Le matin est radieux
Le ciel est fluide, haut, léger.
De petites nuées blanches plissent comme un surplis de prêtre.
Le soleil semble regarder par les trous d’ une dentelle.
Ses rayons tout-à-coup abolissent l’ espace.
Ouverte à la lumière, Naples.
La captivante Naples.
« Terre de rêveries, des Amours, des Persécutions… »
Jeanne marche lentement, détaille le décor avec passion.
Elle tient à flâner sans se soucier de l’ heure.
Son émotion croissante ne lui laisse à peine apercevoir son chemin.
Le Vésuve derrière elle a mis son habit blanc.
Qu’ il est beau!
Et rien n'empêche le moment d'être beau.
O, solitude, encore, toujours!
L’ esprit et les sens s’ affinent à mener une vie toute contemplative d’observations et de réflexions continuelles.
« Deviens- je visionnaire ou n’ est- ce plutôt que jusque là, j’ ai été aveugle se dit- elle? »
Cette ville n'est pas vraiment un Paradis, pourquoi?
Pourquoi le Paradis ne règne-t-il pas dans un décor de paradis?
C'est à en mourir de peine.
Elle vomit contre qui l’ administre toute sa rage inassouvie…
Elle fixe son regard sur la cité, et elle en voit tous les détails…
Elle absorbe par tous les sens et par l’ esprit autant qu’ il lui est possible.
Les yeux errants, elle voyage avec la fantaisie et fait des rencontres curieuses et souvent elle regarde navrée et presque avec désarroi le sentier qui porte là, vers le cœur de la cité… à sa fièvre, son agitation, sa misère.
Une indicible souffrance l'étreint.
Elle se demande s'il y a, ç a et là, de belles alanguies qui pleurent quelque chagrin. Comme elle.
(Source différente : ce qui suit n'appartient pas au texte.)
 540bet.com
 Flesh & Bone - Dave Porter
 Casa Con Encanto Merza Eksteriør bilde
Et elle demeure un moment songeuse.
Ses lèvres sans bruit, murmurent "Umberto". Les belles choses de Naples, irrésistiblement, lui mettent en bouche Umberto. Suspendue au souffle d’ air, elle cherche et se souvient que son cœur l’ aimait tant, tant et tant, et ne contenait que lui.
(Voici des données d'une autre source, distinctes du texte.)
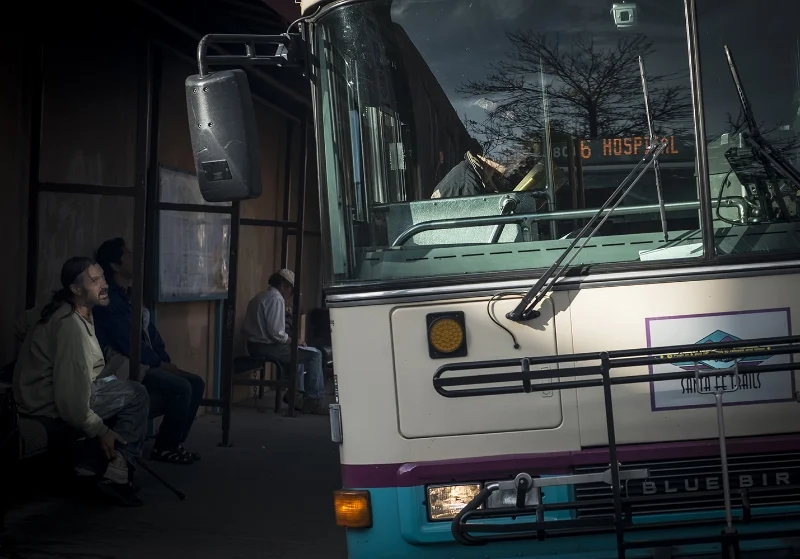 Fred Zafran, Michael Borek: 2015 FotoWeekDC Competition Winners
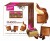 Czekoladki Choco-Choco, bombonierka 1kg Goplana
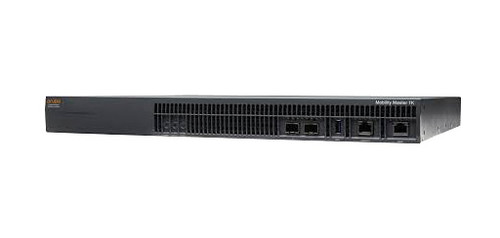 JY791A - HP E Aruba MCR-HW-1K Mobility Conductor Hardware Appliance with Support for up to 1000 Devices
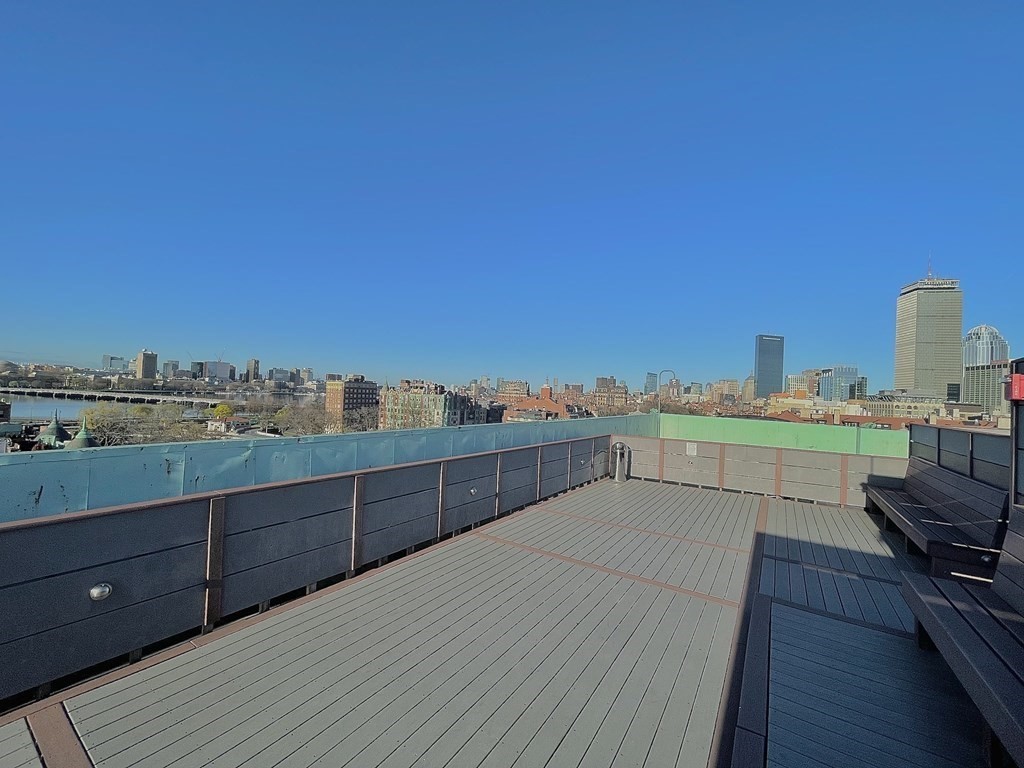 464 Commonwealth Avenue, Unit 27 Boston, MA 02215 - Photo 12 of 19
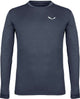 Salewa puez melange dry - functional longsleeve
À sa mort, elle s’était sentie dépouillée brutalement de sa toute puissance. Il n’était plus là pour accorder la vie à ses souhaits. Elle devint vulnérable.
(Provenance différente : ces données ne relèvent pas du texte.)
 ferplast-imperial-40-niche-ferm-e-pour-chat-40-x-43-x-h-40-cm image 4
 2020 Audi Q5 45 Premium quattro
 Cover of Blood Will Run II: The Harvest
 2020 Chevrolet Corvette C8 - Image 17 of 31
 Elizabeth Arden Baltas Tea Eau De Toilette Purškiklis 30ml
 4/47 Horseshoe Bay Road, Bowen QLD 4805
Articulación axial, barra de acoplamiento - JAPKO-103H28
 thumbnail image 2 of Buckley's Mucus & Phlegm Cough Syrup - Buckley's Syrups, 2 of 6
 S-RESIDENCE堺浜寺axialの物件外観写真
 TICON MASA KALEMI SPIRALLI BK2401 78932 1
Et sa pensée bondit, se balançant de rêve en rêve, de tristesse en tristesse.
Toute l’ amertume de l’ existence lui semble maintenant, servie sur un bol de faïence…
O cet ennui de vivre qui lui rend la mort si désirable.
Est- ce que cette misère durera toujours?
Que quitterait- elle en sortant du monde ? Elle ne quitterait rien!
Il faut tout fuir quand on n’ y peut vivre aux côtés de celui qu’ on aime.
Le regard perdu au- delà de l’ horizon, elle fredonne à la brise embaumée, son espérance de laisser cette géhenne, afin de rejoindre la demeure où règne son âme jumelle.
Son chant a la douceur dolente d’ un appel d’ amante.
Ô quelle volupté pour elle de se retrouver dans les bras l’ un de l’ autre, de confondre leurs soupirs, de respirer à la fois les deux moitiés de leur âme. «Comme une fois ! »
Quelle douleur!
Elle voudrait vivre pour l’ amour et c’ est lui qui lui ôte la vie.
Le temps s’ effrite peu à peu et glisse entre ses doigts écartés.
Elle en perd le fil et ne cherche plus à comprendre l’ absence de l’ autre.
C’ est inutile et vain.
Elle meurt par degrés, et n’ aimant plus, elle a cessé de vivre.
Elle perd tous les jours quelque chose et ne le remplace plus.
Gagnée par la nostalgie, elle sent qu'elle ne parviendra pas à maitriser longtemps l'ondée qui veut lui jaillir des yeux.
Et tout à coup, elle rit et larmoie… et les souvenirs se perdent, la mémoire se déplace lentement et efface tout, faisant de tout un désert.
O, solitude, encore, toujours !
Et en attendant qu’ elle retourne, "la mémoire", Jeanne croit se reposer dans le silence.
Seul un oiseau tâte le vent de toutes ses ailes avant de s'envoler... et mu de tendresse, un chat errant s’ approche d’ elle, se frotte à ses jambes, queue en l'air, quémandant de l'amitié.
Avec volupté paresseuse, Jeanne le caresse.
Lui, bienheureux, ferme les yeux et se met à ronronner.